### Gösterilen Metin ###

Biberyan’ın bir insan ve bir yazar olarak portresini daha uzun konuşmak mümkün ve gerekli. Fakat, Biberyan konuşurken onun hayat öyküsünün bize Türkiye’de Ermeni olmakla ilgili söylediklerini es geçmek mümkün değil, zira hayat hikâyesinin ana motiflerinden biri bu. Bu yazıda, hayatının gençlik döneminde başından geçen bir anekdot üzerinden bu temaya bakalım.

### Sağlanan Veriler ###

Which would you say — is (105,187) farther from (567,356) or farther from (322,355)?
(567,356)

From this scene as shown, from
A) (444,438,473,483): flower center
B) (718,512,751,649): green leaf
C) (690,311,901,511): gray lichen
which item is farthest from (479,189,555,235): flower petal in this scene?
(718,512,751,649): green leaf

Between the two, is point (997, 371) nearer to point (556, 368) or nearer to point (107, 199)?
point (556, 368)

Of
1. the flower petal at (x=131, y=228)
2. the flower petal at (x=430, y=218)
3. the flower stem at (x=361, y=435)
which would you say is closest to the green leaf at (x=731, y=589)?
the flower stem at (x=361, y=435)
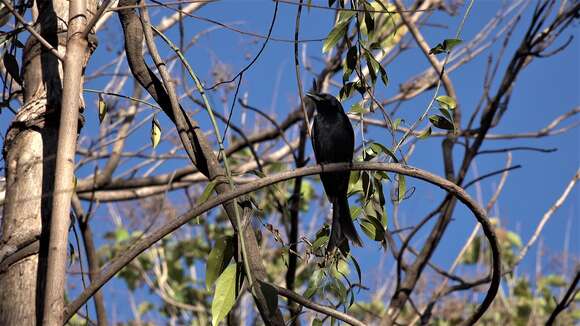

###

* **Alıştırma Görevleri**:
[1] Biberyan hakkındaki metne göre yazıda söz konusu temaya ne üzerinden bakılacaktır?
[2] Biberyan hakkındaki metin, onun hayat öyküsünün Türkiye'de Ermeni olmakla ilgili söylediklerini es geçmenin neden mümkün olmadığını nasıl açıklamaktadır?
[3] Biberyan hakkındaki metinde geçen "Biberyan'ın bir insan ve bir yazar olarak portresini daha uzun konuşmak mümkün ve gerekli." cümlesini İngilizceye çeviriniz.

* **Görev Yanıtları**:
[1] Biberyan'ın gençlik döneminde başından geçen bir anekdot üzerinden.

[2] Bunu es geçmek mümkün değildir, çünkü Türkiye'de Ermeni olmak Biberyan'ın hayat hikâyesinin ana motiflerinden biridir.

[3] It is both possible and necessary to talk at greater length about Biberyan's portrait as a person and as a writer.